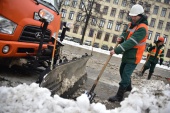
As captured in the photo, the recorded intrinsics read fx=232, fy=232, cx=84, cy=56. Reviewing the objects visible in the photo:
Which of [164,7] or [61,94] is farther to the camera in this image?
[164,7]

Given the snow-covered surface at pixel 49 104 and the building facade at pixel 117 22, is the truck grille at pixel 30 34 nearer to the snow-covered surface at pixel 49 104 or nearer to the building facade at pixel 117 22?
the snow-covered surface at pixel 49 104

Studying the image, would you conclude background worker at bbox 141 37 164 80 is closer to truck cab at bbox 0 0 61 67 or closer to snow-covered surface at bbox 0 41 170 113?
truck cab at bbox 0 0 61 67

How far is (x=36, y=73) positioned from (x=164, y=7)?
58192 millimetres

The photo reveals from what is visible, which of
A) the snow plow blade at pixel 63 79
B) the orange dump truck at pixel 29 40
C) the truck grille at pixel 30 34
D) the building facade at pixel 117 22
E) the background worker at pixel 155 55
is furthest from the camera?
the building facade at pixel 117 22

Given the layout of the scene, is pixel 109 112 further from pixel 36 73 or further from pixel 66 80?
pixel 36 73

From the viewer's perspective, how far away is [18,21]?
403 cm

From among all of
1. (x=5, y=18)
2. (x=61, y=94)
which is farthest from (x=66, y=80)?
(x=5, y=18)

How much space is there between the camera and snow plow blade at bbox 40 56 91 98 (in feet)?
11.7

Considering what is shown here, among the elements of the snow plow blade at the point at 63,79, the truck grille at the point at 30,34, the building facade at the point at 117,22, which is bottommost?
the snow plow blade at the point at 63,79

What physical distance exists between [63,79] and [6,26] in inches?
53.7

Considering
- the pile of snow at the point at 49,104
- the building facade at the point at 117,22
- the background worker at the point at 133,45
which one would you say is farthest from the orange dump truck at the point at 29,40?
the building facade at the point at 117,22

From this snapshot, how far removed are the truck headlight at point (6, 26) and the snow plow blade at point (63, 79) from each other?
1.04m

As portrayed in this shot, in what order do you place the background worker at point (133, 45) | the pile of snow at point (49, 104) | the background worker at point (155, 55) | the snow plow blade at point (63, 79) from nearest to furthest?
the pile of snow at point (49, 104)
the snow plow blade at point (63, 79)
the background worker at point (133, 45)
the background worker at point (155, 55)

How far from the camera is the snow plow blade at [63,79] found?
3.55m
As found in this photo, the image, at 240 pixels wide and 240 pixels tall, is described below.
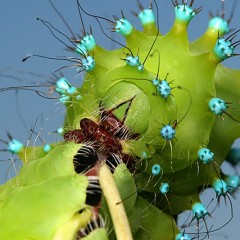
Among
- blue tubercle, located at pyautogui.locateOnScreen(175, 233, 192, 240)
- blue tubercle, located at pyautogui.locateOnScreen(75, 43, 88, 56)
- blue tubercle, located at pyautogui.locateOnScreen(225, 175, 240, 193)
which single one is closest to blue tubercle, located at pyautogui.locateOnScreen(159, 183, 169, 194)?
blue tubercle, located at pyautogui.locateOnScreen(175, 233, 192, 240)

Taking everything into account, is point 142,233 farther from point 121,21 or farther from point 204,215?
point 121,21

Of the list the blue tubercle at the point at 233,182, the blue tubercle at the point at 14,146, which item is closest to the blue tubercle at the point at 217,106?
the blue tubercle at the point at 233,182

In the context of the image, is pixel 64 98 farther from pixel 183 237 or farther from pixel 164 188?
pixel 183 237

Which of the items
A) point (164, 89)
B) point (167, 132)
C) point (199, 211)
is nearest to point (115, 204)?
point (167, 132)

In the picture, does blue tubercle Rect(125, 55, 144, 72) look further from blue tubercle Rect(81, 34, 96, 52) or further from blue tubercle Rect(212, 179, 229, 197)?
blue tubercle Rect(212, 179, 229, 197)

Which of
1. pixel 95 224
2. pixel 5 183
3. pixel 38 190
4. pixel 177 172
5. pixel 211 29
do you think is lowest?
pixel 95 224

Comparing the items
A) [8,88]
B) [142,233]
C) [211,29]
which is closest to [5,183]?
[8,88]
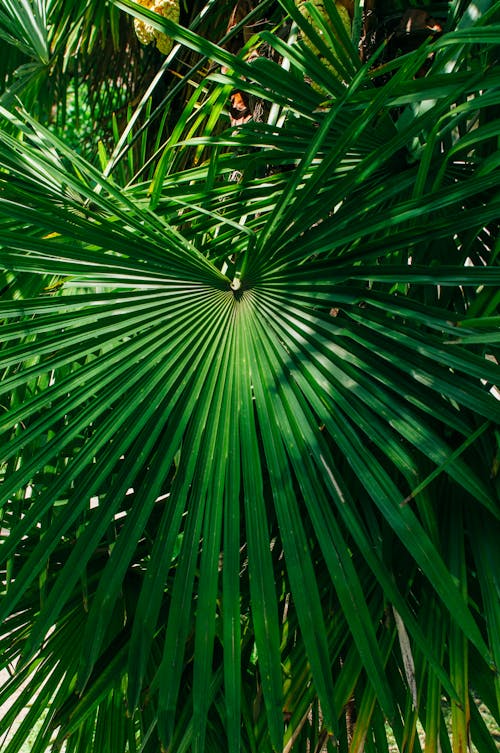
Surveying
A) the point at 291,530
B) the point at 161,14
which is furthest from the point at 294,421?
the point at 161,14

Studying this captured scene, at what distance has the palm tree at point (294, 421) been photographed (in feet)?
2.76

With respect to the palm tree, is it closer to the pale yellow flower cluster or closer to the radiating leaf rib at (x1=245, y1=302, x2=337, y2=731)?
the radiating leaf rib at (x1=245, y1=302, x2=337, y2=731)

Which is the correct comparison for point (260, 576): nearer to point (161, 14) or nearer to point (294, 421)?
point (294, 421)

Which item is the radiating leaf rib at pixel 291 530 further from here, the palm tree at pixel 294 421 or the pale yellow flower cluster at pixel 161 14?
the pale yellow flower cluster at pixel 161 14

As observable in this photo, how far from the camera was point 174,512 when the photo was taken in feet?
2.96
──────
All the records above need to be given again word for word. Skip the pictures.

Result –
As captured in the photo, the recorded intrinsics read fx=232, fy=232, cx=84, cy=56. Reviewing the objects visible in the photo:
Which of [164,7] or [61,94] is farther to the camera in this image?
[164,7]

Given the snow-covered surface at pixel 49 104 and the building facade at pixel 117 22, is the truck grille at pixel 30 34 nearer to the snow-covered surface at pixel 49 104 or nearer to the building facade at pixel 117 22?
the snow-covered surface at pixel 49 104

Studying the image, would you conclude background worker at bbox 141 37 164 80 is closer to truck cab at bbox 0 0 61 67 or closer to snow-covered surface at bbox 0 41 170 113?
truck cab at bbox 0 0 61 67

How far is (x=36, y=73) positioned from (x=164, y=7)?
58192 millimetres

The photo reveals from what is visible, which of
A) the snow plow blade at pixel 63 79
B) the orange dump truck at pixel 29 40
C) the truck grille at pixel 30 34
D) the building facade at pixel 117 22
E) the background worker at pixel 155 55
is furthest from the camera?
the building facade at pixel 117 22

Given the layout of the scene, is pixel 109 112 further from pixel 36 73 or further from pixel 66 80?
pixel 36 73

From the viewer's perspective, how far away is [18,21]?
403 cm

From among all of
1. (x=5, y=18)
2. (x=61, y=94)
which is farthest from (x=66, y=80)?
(x=5, y=18)

How much space is there between the camera and snow plow blade at bbox 40 56 91 98 (in feet)?
11.7

Considering what is shown here, among the elements of the snow plow blade at the point at 63,79, the truck grille at the point at 30,34, the building facade at the point at 117,22, which is bottommost?
the snow plow blade at the point at 63,79

What physical distance exists between [63,79] and [6,26] in inches?
53.7

Considering
- the pile of snow at the point at 49,104
- the building facade at the point at 117,22
- the background worker at the point at 133,45
which one would you say is farthest from the orange dump truck at the point at 29,40?
the building facade at the point at 117,22

From this snapshot, how far removed are the truck headlight at point (6, 26) and the snow plow blade at point (63, 79) from each other?
1.04m

As portrayed in this shot, in what order do you place the background worker at point (133, 45) | the pile of snow at point (49, 104) | the background worker at point (155, 55) | the snow plow blade at point (63, 79) from nearest to furthest?
the pile of snow at point (49, 104)
the snow plow blade at point (63, 79)
the background worker at point (133, 45)
the background worker at point (155, 55)

How far from the camera is the snow plow blade at [63,79] found?
3.55m
As found in this photo, the image, at 240 pixels wide and 240 pixels tall, is described below.
Among
- blue tubercle, located at pyautogui.locateOnScreen(175, 233, 192, 240)
- blue tubercle, located at pyautogui.locateOnScreen(75, 43, 88, 56)
- blue tubercle, located at pyautogui.locateOnScreen(225, 175, 240, 193)
which single one is closest to blue tubercle, located at pyautogui.locateOnScreen(159, 183, 169, 194)?
blue tubercle, located at pyautogui.locateOnScreen(175, 233, 192, 240)

Taking everything into account, is point 142,233 farther from point 121,21 or farther from point 204,215?
point 121,21

Of the list the blue tubercle at the point at 233,182, the blue tubercle at the point at 14,146, which item is closest to the blue tubercle at the point at 217,106?
the blue tubercle at the point at 233,182

In the context of the image, is pixel 64 98 farther from pixel 183 237 or farther from pixel 164 188?
pixel 183 237

Which of the items
A) point (164, 89)
B) point (167, 132)
C) point (199, 211)
is nearest to point (115, 204)?
point (167, 132)

In the picture, does blue tubercle Rect(125, 55, 144, 72) look further from blue tubercle Rect(81, 34, 96, 52) or further from blue tubercle Rect(212, 179, 229, 197)?
blue tubercle Rect(212, 179, 229, 197)

Which of
1. pixel 95 224
2. pixel 5 183
3. pixel 38 190
4. pixel 177 172
5. pixel 211 29
do you think is lowest?
pixel 95 224

Comparing the items
A) [8,88]
B) [142,233]
C) [211,29]
which is closest to [5,183]?
[8,88]
Surveying
A) the point at 291,530
B) the point at 161,14
which is furthest from the point at 294,421?
the point at 161,14

Studying this captured scene, at what distance has the palm tree at point (294, 421) been photographed (in feet)?
2.76

With respect to the palm tree, is it closer to the pale yellow flower cluster or closer to the radiating leaf rib at (x1=245, y1=302, x2=337, y2=731)?
the radiating leaf rib at (x1=245, y1=302, x2=337, y2=731)

Which is the correct comparison for point (260, 576): nearer to point (161, 14) or nearer to point (294, 421)?
point (294, 421)

Which item is the radiating leaf rib at pixel 291 530 further from here, the palm tree at pixel 294 421 or the pale yellow flower cluster at pixel 161 14?
the pale yellow flower cluster at pixel 161 14

As observable in this photo, how far from the camera was point 174,512 when the photo was taken in feet?
2.96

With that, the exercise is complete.